Photographs are a good source of ideas for me. So I want a design that can be partially photographed.
Cover Considerations
People seem to like seeing people on a cover. Some genres seem to require having people on it. “Hopes, Dreams and Reality” should have Mindy on the cover.
Since I try to put a book out as an eBook as well as a print book, the cover must be easily seen on a mobile screen as well as on a big cover. This is more challenging than you might think.
Designing Book Covers
Nothing is more irritating about a book cover than when it has little or nothing to do with the book. DVD covers are notorious for this.
Publishing companies have a staff of cover designers. They send over a synopsis of a book. An artist comes up with a cover. The author is stuck with it.
This doesn’t concern me as I self publish. The reasons are many and I might address them another time. It does leave me doing the writing, editing, illustrating and designing book covers, then trying to do marketing so readers will notice my little book among the thousands of other titles published each year.

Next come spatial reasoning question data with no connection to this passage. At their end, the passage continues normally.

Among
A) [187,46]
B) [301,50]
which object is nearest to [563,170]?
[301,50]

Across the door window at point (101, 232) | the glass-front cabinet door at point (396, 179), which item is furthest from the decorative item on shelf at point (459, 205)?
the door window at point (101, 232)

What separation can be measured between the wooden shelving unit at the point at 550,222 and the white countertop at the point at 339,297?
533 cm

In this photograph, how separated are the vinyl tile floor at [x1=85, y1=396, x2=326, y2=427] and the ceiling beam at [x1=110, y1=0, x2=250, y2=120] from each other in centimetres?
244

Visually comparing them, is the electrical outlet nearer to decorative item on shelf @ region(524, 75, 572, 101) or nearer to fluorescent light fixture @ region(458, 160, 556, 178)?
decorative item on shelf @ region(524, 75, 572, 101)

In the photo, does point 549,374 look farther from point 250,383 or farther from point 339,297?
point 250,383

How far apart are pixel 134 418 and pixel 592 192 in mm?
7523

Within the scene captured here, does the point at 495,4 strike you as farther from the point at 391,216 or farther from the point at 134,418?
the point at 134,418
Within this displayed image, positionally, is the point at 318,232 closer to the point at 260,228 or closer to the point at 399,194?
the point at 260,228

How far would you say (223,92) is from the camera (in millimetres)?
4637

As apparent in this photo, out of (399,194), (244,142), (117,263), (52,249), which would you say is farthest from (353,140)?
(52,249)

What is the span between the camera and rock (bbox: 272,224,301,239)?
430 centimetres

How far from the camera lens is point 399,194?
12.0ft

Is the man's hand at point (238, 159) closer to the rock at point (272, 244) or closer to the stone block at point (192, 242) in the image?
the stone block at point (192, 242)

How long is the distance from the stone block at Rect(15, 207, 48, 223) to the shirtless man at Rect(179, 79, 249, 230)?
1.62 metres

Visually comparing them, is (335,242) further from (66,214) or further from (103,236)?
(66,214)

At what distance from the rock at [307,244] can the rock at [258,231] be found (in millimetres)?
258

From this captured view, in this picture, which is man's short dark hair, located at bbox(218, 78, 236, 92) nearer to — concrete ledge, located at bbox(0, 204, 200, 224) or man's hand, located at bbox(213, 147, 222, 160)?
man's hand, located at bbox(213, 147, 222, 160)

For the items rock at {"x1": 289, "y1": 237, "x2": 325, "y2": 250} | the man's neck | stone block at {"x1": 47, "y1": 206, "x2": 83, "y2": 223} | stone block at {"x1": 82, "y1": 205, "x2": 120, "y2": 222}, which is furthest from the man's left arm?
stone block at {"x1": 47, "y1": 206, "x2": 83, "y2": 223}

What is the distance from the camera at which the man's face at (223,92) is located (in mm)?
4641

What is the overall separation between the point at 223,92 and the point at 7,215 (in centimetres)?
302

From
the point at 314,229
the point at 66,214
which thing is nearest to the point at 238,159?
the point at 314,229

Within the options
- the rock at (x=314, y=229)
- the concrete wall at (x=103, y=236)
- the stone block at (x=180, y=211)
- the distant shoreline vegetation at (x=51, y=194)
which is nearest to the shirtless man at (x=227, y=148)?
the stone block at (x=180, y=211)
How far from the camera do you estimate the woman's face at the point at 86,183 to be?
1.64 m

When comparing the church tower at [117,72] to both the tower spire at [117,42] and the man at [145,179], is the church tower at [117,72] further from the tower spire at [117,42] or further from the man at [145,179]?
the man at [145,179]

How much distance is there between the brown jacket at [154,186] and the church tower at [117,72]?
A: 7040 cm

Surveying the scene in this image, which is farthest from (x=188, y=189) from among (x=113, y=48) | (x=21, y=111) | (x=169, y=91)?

“Hopes, Dreams and Reality”
As with the title, I had to do a lot of thinking about the cover. It was so tempting to find a cover looking at a sunrise or goats or chickens. Anything but Mindy.
But Mindy needs to be on the cover. She needs to be fighting the storm.
That left me putting on a show out in the yard. Luckily we have no neighbors. I got to set up my camera on delay, press the button and race over to pose holding my umbrella as though fighting wind and rain as the sun lit up the yard.
I needed a rain slicker, but don’t own one. Oh, well.
Maybe I am now ready to take my fast sketch and do a real design. And the watercolors will get used again.